Moyers and company did it again, letting us know the danger that lurks.
Now it's in our court. Get out there and call your rep, email friends, have them watch repeats of the show, attend a FCC hearing in your area if possible. And watch out for that lame duck session.

The FCC (and the FDA for that matter) and questionable government tactics..... So many lobbyists and so many lawyers getting rich from the many "big bullys". There needs to be a change to get things moving. Just wish I had the answer.


what if we had a site where we sign up for an issue. This site would be a flood site. If a bill or amendment was being rushed through congress the site would flood congress with all the written opinion. Therefore we would not have to monitor or be somewhere else and not get the message this is happening, could represent you?

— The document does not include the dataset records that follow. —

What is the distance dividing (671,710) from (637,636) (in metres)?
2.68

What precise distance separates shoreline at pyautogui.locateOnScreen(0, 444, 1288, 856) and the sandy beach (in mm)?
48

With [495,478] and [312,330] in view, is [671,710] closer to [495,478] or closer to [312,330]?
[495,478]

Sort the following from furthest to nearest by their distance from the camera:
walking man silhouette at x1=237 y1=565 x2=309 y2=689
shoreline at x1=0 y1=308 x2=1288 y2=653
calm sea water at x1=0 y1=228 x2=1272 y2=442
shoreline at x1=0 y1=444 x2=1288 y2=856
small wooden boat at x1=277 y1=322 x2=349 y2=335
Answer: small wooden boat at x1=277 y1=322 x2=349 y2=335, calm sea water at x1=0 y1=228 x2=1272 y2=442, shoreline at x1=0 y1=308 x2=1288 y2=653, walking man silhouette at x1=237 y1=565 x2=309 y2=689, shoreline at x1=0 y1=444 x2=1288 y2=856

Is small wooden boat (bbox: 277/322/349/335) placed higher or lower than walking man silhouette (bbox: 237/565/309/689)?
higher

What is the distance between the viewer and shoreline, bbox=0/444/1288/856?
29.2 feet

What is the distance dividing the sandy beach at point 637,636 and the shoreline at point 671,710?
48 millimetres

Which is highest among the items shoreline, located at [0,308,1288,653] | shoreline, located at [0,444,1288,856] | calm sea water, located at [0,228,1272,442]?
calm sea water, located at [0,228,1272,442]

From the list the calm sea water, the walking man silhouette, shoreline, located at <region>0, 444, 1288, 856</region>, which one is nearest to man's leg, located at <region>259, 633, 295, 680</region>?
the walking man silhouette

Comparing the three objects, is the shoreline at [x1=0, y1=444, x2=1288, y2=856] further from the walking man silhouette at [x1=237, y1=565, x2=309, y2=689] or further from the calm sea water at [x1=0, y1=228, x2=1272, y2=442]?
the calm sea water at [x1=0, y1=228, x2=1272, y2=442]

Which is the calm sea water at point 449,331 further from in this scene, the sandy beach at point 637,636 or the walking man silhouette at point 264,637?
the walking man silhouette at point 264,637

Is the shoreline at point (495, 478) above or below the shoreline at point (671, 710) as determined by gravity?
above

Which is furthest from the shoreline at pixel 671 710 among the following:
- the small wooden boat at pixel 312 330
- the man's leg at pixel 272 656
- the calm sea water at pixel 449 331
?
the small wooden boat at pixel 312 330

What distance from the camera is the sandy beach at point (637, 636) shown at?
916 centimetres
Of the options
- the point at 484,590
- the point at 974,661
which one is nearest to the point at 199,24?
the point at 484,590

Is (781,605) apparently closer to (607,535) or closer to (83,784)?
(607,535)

THERE IS ITS CALLED SAVETHEINTERNET.ORG

Net Neutralily should be the only way the system continues. The principle guiding it should be freedom from the restricitons of big business. The Internet founder saw it as a system where each person would have complete access and no one bigger would deterimine what and when you see it. To allow this to change now is unethical.

No, no this is my response. It was put under someone else's name:

This is a class issue as well. Worldwide the haves and have nots will be further tiered by the continueed monopolization of media.

And if you think that control, both commercial and political isn't an issue consider this:In April, Time Warner's AOL blocked all emails that mentioned www.dearaol.com — an advocacy campaign opposing the company's pay-to-send e-mail scheme. How did I know that? Yes, free access to information and organizations on the Internet.
Moyers and company did it again, letting us know the danger that lurks.
Now it's in our court. Get out there and call your rep, email friends, have them watch repeats of the show, attend a FCC hearing in your area if possible. And watch out for that lame duck session.